やること
下にある交渉についての文章を、「一旦合意したら、売り手と買い手は」という言葉のところから書き写し始め、「ミスのために目的が達成できないことなどいくらでもあります。」まで来たらそこで止めて、一字も変えずに出力してください。

読む文章

--------------------

だから最適な位置に辿り着くために交渉があります。

最初から自分の利害をすべてオープンにしていたら、
交渉相手の都合のよいように調整されてしまうから、
交渉では手の内を最初から見せずに、
少しずつカードを切っていきます。

そのため交渉は腹の探り合いと言われます。
腹が減っていれば手を出してしまいます。
手を出したら負け、
みたいなニュアンスもこの言葉には含まれているように感じます。

しかしこれは利害を調整する段階の話です。
一旦合意したら、売り手と買い手は
信頼によってつながったパートナーです。
この段階でまだ腹の探り合いをしていると、
信頼関係を損なうことになりかねません。

目的が合致したら、お互いに同じ方向を目指します。

それでも人間と人間の間の取り組みだからミスは発生します。
ミスのために目的が達成できないことなどいくらでもあります。
もしかしたら腹の探り合いをしていたが故に、
ミスが発生してしまうということもあるでしょう。

ミスが発生した後で、まだ腹の探り合いをするのは最悪です。
しかしながら残念なことに、それは現実に存在します。

ミスの原因を相手側にもっていこうとする人はいくらでもいます。
しかしこれは絶対に良い方向には進みません。
結果として、自分たちの責任を逃れたとしても、
うまくいかなかったという事実と、
責任転嫁をする人であるという事実の2つだけが残ります。
単純に考えて、何もメリットはありません。

合意して、ビジネスがスタートしたら、
お互いの手の内を見せ合って、同じゴールを目指すことが必要です。

--------------------

表示される情報
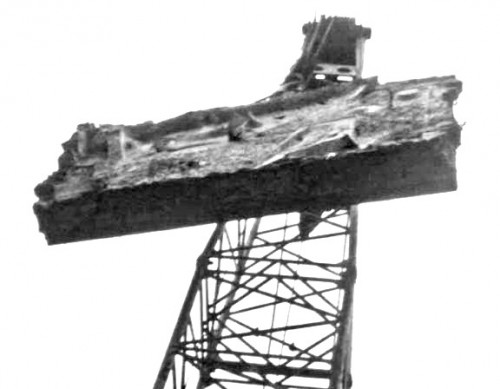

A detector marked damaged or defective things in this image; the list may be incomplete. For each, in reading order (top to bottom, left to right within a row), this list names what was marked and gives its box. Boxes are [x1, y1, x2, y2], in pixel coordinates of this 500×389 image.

broken timber [34, 74, 460, 244]
splintered wooden plank [35, 75, 462, 242]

--------------------

答え
一旦合意したら、売り手と買い手は
信頼によってつながったパートナーです。
この段階でまだ腹の探り合いをしていると、
信頼関係を損なうことになりかねません。

目的が合致したら、お互いに同じ方向を目指します。

それでも人間と人間の間の取り組みだからミスは発生します。
ミスのために目的が達成できないことなどいくらでもあります。